Geluid : Wat zegt de wet?
Op en rond het spoor zijn er verschillende soorten geluid. Niet alleen treinen, maar ook overwegbellen en omroepinstallaties maken geluid. Voor al deze soorten geluid zijn verschillende wetten en regels.
Soorten geluid
-
Geluid van treinen
Treinen die na 2005 op het spoor mogen rijden, moeten voldoen aan de eisen van de Europese wet – en regelgeving. Deze regels gelden voor alle treinen in Europa. De regels gaan over het geluid van elke trein apart.
Voor mensen die naast het spoor wonen is daarnaast de Nederlandse Omgevingswet belangrijk. Hierin staat:
- De norm voor het gemiddelde geluidsniveau per jaar op een woning door stilstaande en rijdende treinen. Deze regel is overal in Nederland hetzelfde.

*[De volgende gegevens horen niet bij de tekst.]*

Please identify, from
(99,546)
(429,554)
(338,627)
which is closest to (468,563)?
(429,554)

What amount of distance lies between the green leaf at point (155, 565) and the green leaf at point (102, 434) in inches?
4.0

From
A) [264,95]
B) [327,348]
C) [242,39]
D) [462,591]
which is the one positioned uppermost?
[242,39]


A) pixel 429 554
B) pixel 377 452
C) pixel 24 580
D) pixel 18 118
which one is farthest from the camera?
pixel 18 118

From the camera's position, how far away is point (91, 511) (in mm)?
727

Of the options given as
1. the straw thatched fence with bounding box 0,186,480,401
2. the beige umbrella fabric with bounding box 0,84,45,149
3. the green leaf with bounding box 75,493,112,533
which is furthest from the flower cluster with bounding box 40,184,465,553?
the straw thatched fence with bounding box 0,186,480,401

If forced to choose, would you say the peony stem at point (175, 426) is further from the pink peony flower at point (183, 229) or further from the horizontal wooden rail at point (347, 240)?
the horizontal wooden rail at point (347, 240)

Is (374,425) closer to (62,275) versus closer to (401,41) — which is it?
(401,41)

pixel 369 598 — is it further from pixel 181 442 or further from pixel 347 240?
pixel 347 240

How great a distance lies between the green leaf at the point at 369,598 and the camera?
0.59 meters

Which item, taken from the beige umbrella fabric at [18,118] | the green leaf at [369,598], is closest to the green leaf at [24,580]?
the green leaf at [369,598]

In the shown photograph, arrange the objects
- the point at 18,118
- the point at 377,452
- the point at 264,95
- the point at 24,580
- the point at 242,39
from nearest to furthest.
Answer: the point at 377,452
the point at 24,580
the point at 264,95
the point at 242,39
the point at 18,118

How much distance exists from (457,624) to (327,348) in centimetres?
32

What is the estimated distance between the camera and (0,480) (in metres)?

- De verplichte afspraken voor de ‘geluidproductieplafonds’ (gpp's). Dit zijn duidelijke grenzen voor de gemiddelde geluidsbelasting per jaar op vaste punten langs het spoor. Deze grenzen verschillen per gebied. In drukke steden liggen ze bijvoorbeeld hoger dan op het platteland.
Pas als het geluid boven deze gpps dreigt te komen, moet ProRail controleren of elke woning in dit gebied nog aan de norm voldoet. Als dat niet zo is, moet ProRail iets doen om het geluid te verminderen.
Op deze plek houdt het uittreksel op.